Demand picks up as leasing sector awaits U-turn on FBT

Car leasing companies have already experienced a turnaround in demand after the election, based on the Coalition's promise to reverse the Labor Party's changes to the fringe benefits tax.

Car leasing companies have already experienced a turnaround in demand after the election, based on the Coalition's promise to reverse the Labor Party's changes to the fringe benefits tax.

Many of them have begun re-hiring staff who had been stood down after Kevin Rudd announced a crackdown on FBT for cars in July.

Danny Wilson, director of leasing company NLC - one of the top five salary package providers for new cars in Australia - said his company had re-hired 23 of the 72 staff stood down.

"We started 23 people back at work this week and we'll keep an eye on demand, and if that keeps getting stronger we'll keep improving our staffing levels," he said. "We saw sales start to return almost immediately after the election.

"We're below what we're normally projected to be at this time but I think we're trending towards that 75 to 80 per cent mark.
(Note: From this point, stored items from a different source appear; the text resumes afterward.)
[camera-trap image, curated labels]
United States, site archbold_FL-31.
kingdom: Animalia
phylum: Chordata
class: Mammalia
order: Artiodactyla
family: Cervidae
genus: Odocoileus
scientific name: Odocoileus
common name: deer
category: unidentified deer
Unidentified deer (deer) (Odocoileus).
In terms of the sales levels, it does take some time for those to work through your system."

Tony Abbott had promised to dump Labor's changes if voted to power, re-introducing a statutory formula for business vehicles that provided significant tax concessions.

Despite the change in government, there is still some confusion at the consumer level as to whether the Labor government's FBT changes remain in force.
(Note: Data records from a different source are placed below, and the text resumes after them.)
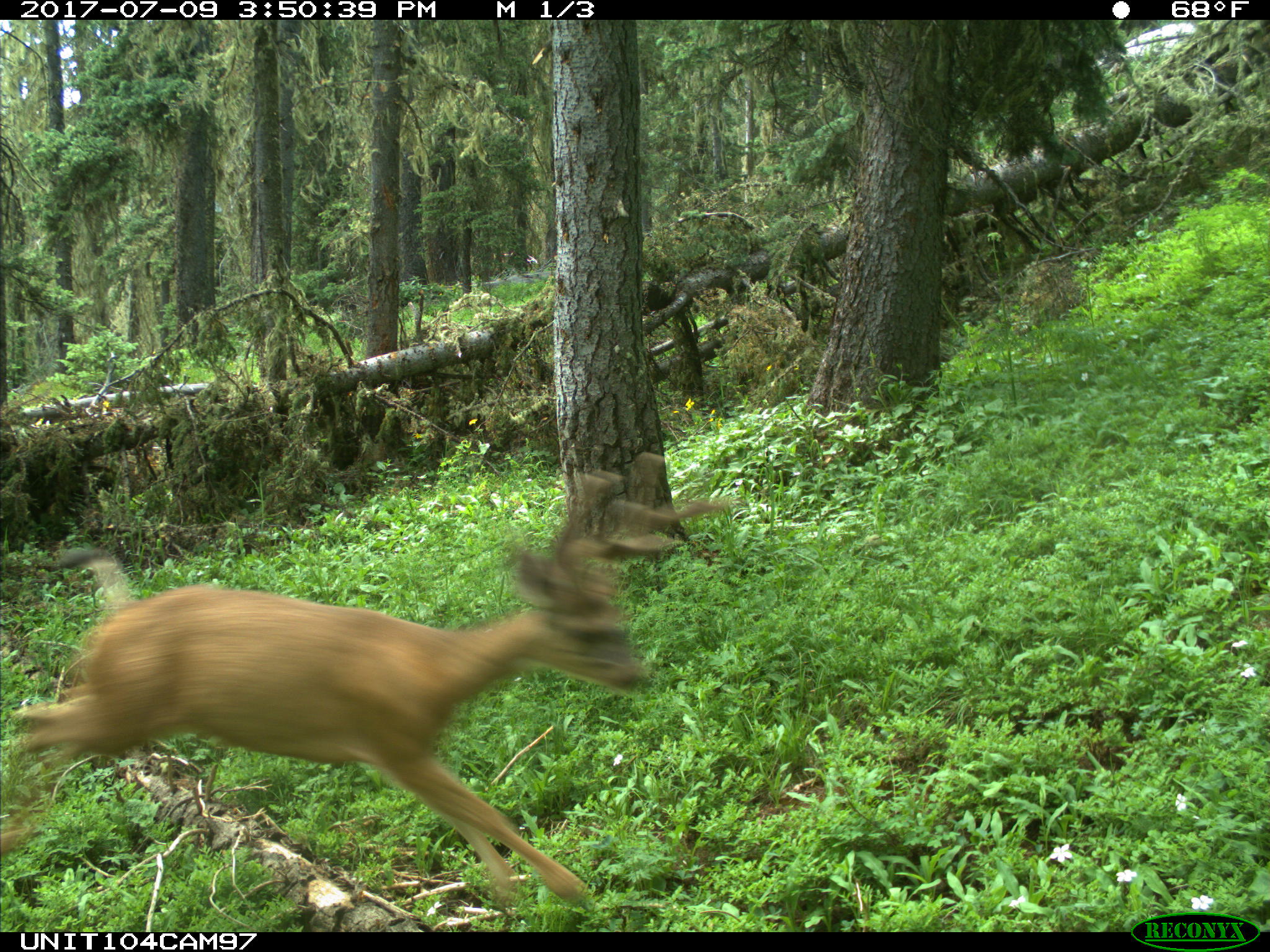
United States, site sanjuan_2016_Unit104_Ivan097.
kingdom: Animalia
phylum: Chordata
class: Mammalia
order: Artiodactyla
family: Cervidae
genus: Odocoileus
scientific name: Odocoileus hemionus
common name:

Gilbert Bratby, from the Manildra Group on the south coast, said his company had delayed purchasing new vehicles.

"My company is awaiting such clarity before we order, buy or lease any new cars. We have about five orders waiting," he said.

Australian Salary Packaging Industry Association president Leigh Penberthy said the industry was working with business, with the hope of attracting fresh demand.

"With the Liberal government now in place, there is no new law to be passed because there were no changes made to the tax law," Mr Penberthy said.

Mr Wilson expected fleet sales to remain relatively flat for the rest of the year.

"I would think that the remainder of the year will be softer than what we would have otherwise expected it to be but I'm sure that in 2014 we will see things really get back to full strength," he said.

Under changes made to the FBT in July, leasing customers were made to use a log book to detail variances between personal and business use of a leased vehicle.

The returning statutory formula method is much simpler and provides a tax concession to those who mainly use their car for private purposes because it assumes the main use is for business.